TEXT PASSAGE:
Is there an equivalent implementation for weight clustering in pytorch as we have in tensorflow : Weight clustering Tesnsorflow

If there is not then can someone can someone help me confirming what I have done seems the right thing to do:

from sklearn.cluster import KMeans
# from kmeans_pytorch import kmeans, kmeans_predict
'''Going to go through all the layers --> obtain their weights--> use scikit learn to do the clustering--> replace these weight by their centroids'''
def weight_clustering(model):
model.to('cpu')
with torch.no_grad():
for name, params in model.named_parameters():
param_shape=list(params.size())
# print("the shape is ",param_shape)
weights=torch.flatten(params)
weights=params.reshape(-1,1)
kmeans = KMeans(n_clusters=3, random_state=0).fit(weights)
cluster_centers=torch.from_numpy(kmeans.cluster_centers_)
for i in range(0,len(kmeans.labels_)):
if kmeans.labels_[i]==0:
weights[i]=cluster_centers[0]
elif kmeans.labels_[i]==1:
weights[i]=cluster_centers[1]
elif kmeans.labels_[i]==2:
weights[i]=cluster_centers[2]
elif kmeans.labels_[i]==3:
weights[i]=cluster_centers[3]
else :
weights[i]=cluster_centers[4]
reshape_size_tuple=tuple(param_shape)
weights=weights.reshape(reshape_size_tuple)
if(params.shape==weights.data.shape):
params.data=weights.data

Currently, I have tried this very crude way of doing it, but I am not sure this is the right way. Can someone confirm if this is the right way or is there a better/correct way to do the task?

I don’t think the code you’ve posted achieves your desired results.
Based on the description from the TF weight clustering approach it seems as if parameters are reused (i.e. views are actually used) in the new layers, so that the original memory footprint would be reduced.
In your current code snippet you would replace some values of the parameters, but all values would still be stored independently, wouldn’t they?

Hello @ptrblck , yes, I want to achieve a reduction in the memory footprint as the link suggests.When I check the above code, as you correctly mentioned there is no reduction in the memory footprint. The model remains of the same size. I will try to make use of ‘views’ as you have suggested.

@ptrblck I tried something like this, although I don’t think it’s entirely correct. I tried to validate using print statements and they all return true. However, with this, the model size increases. Could you direct me in the right direction maybe?

def weight_clustering(model):
model.to('cpu')
with torch.no_grad():
count=0
for name, params in model.backbone.named_parameters():
param_shape=list(params.size())
weights=params.reshape(-1,1)
kmeans = KMeans(n_clusters=5, random_state=0).fit(weights)
cluster_centers=torch.from_numpy(kmeans.cluster_centers_)
print("Processing for layer ",count)
count+=1
# print(type(cluster_centers))

PROMPT 1:
In the weight clustering thread, what happens to the model size after the poster's second attempt?
PROMPT 2:
Return the passage of the weight clustering thread that begins at the words "kmeans = KMeans(n_clusters=3, random_state=0).fit(weights)" and stops after "reshape_size_tuple=tuple(param_shape)".

SUPPLIED INFORMATION:
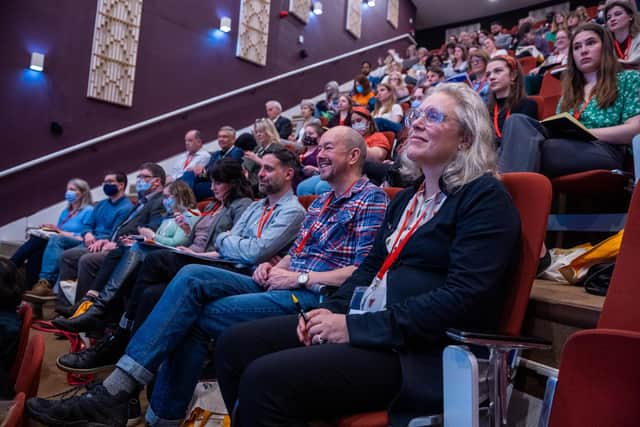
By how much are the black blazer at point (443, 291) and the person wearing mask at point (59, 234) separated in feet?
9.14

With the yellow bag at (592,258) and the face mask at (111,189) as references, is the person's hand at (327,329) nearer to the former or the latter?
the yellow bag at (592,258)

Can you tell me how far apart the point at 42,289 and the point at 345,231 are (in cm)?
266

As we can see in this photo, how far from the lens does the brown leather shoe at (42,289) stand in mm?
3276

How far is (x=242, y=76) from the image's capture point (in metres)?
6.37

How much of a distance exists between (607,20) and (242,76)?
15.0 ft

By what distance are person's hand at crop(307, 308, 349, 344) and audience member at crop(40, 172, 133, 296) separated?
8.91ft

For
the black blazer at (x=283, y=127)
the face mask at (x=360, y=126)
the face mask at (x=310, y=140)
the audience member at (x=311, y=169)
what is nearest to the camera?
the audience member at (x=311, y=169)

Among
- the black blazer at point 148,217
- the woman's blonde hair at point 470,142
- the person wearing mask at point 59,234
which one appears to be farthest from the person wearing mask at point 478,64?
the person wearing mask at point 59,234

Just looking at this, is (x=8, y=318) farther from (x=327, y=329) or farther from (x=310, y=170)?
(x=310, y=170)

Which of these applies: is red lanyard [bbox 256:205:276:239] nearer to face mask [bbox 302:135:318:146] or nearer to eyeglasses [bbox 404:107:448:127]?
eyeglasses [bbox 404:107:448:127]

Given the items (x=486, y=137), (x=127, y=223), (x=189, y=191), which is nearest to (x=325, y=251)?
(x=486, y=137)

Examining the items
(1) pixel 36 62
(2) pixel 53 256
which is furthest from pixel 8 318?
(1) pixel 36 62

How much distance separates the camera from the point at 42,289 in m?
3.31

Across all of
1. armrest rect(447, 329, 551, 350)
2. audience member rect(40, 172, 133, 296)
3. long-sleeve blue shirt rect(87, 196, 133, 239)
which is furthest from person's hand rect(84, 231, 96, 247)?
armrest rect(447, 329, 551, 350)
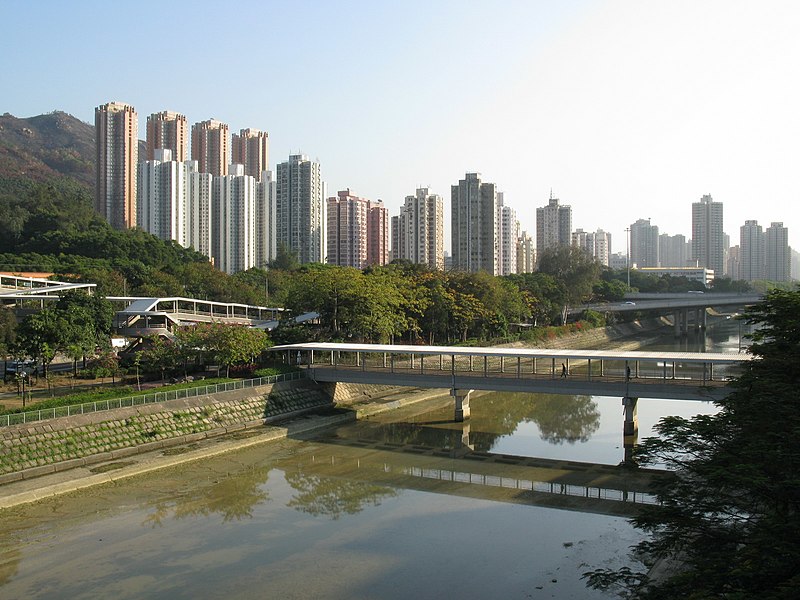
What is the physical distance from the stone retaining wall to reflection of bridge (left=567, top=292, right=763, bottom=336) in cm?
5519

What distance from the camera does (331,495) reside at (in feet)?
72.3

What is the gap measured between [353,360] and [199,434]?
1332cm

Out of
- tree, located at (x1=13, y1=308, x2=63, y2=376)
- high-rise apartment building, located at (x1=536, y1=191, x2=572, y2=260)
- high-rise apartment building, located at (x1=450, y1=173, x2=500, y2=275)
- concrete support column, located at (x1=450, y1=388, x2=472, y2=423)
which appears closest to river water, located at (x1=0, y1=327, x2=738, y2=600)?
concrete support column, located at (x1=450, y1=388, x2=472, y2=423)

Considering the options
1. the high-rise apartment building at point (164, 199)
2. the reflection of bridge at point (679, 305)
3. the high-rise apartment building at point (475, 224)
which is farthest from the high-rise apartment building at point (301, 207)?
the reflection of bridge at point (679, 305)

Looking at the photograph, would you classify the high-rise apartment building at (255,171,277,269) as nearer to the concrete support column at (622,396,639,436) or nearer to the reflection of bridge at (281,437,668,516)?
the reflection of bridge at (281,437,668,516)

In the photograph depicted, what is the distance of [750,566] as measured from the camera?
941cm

* * *

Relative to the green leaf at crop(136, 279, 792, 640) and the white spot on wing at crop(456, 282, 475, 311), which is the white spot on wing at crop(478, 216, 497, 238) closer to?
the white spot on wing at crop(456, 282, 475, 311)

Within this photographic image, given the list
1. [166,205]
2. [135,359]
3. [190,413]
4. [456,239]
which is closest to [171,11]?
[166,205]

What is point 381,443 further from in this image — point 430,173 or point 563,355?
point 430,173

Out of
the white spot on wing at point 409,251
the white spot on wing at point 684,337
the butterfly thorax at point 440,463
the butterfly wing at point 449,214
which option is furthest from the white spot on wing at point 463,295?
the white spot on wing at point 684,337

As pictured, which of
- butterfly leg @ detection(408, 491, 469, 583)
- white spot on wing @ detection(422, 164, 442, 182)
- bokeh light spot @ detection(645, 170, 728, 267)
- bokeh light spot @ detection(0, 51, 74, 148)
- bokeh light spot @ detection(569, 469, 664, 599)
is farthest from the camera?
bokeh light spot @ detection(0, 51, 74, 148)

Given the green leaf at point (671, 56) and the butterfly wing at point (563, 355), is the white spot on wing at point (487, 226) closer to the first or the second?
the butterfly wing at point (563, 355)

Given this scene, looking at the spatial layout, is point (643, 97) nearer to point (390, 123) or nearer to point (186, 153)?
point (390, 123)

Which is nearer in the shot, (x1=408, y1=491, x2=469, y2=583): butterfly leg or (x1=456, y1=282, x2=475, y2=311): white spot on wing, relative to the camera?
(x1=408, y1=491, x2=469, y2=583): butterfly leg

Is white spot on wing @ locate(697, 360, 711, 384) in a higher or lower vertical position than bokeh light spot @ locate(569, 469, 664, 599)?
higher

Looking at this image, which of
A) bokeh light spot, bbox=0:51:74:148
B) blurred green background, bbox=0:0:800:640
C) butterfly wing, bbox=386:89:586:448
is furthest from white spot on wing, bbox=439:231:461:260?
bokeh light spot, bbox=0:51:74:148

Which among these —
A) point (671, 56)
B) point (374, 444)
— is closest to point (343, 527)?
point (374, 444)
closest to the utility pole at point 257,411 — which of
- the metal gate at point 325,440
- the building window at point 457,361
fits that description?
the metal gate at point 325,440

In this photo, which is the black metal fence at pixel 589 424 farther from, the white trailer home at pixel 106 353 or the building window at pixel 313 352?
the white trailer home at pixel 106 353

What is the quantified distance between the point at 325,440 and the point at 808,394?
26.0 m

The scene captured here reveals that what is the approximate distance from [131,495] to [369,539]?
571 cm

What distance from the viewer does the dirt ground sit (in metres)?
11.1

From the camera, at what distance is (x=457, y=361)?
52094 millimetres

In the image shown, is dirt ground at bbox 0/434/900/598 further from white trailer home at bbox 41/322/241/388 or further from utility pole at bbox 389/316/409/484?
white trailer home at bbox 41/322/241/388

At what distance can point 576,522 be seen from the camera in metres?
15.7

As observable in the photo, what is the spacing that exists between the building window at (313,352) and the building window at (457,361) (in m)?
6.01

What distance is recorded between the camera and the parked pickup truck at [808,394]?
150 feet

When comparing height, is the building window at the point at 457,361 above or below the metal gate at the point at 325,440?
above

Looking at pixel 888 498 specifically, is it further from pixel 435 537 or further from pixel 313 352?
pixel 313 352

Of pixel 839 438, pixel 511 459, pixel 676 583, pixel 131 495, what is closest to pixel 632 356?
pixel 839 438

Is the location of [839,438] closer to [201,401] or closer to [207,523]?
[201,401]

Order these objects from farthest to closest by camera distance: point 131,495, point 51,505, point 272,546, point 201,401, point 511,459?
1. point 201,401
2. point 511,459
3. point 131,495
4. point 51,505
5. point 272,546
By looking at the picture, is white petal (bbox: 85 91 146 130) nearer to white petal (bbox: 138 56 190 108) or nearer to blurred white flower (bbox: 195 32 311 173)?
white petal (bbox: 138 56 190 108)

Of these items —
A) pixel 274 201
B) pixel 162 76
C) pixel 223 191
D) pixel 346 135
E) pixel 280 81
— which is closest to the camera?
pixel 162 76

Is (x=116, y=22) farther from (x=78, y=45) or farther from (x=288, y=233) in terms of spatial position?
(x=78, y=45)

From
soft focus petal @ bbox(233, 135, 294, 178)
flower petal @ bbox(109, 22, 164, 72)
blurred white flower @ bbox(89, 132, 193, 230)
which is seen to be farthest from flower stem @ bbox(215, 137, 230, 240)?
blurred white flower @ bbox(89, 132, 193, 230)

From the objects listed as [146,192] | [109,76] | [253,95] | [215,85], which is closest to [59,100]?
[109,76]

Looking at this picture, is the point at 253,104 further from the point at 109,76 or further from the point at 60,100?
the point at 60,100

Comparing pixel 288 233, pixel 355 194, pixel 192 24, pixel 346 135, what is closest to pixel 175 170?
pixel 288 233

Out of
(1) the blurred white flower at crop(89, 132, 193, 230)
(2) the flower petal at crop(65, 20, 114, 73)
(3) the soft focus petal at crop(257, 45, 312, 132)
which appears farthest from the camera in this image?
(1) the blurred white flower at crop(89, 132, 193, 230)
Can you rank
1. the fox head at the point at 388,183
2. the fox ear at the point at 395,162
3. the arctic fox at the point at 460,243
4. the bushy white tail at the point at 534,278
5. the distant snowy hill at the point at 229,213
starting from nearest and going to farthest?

CORRECT ANSWER 1:
The model size increases.

CORRECT ANSWER 2:
kmeans = KMeans(n_clusters=3, random_state=0).fit(weights)
cluster_centers=torch.from_numpy(kmeans.cluster_centers_)
for i in range(0,len(kmeans.labels_)):
if kmeans.labels_[i]==0:
weights[i]=cluster_centers[0]
elif kmeans.labels_[i]==1:
weights[i]=cluster_centers[1]
elif kmeans.labels_[i]==2:
weights[i]=cluster_centers[2]
elif kmeans.labels_[i]==3:
weights[i]=cluster_centers[3]
else :
weights[i]=cluster_centers[4]
reshape_size_tuple=tuple(param_shape)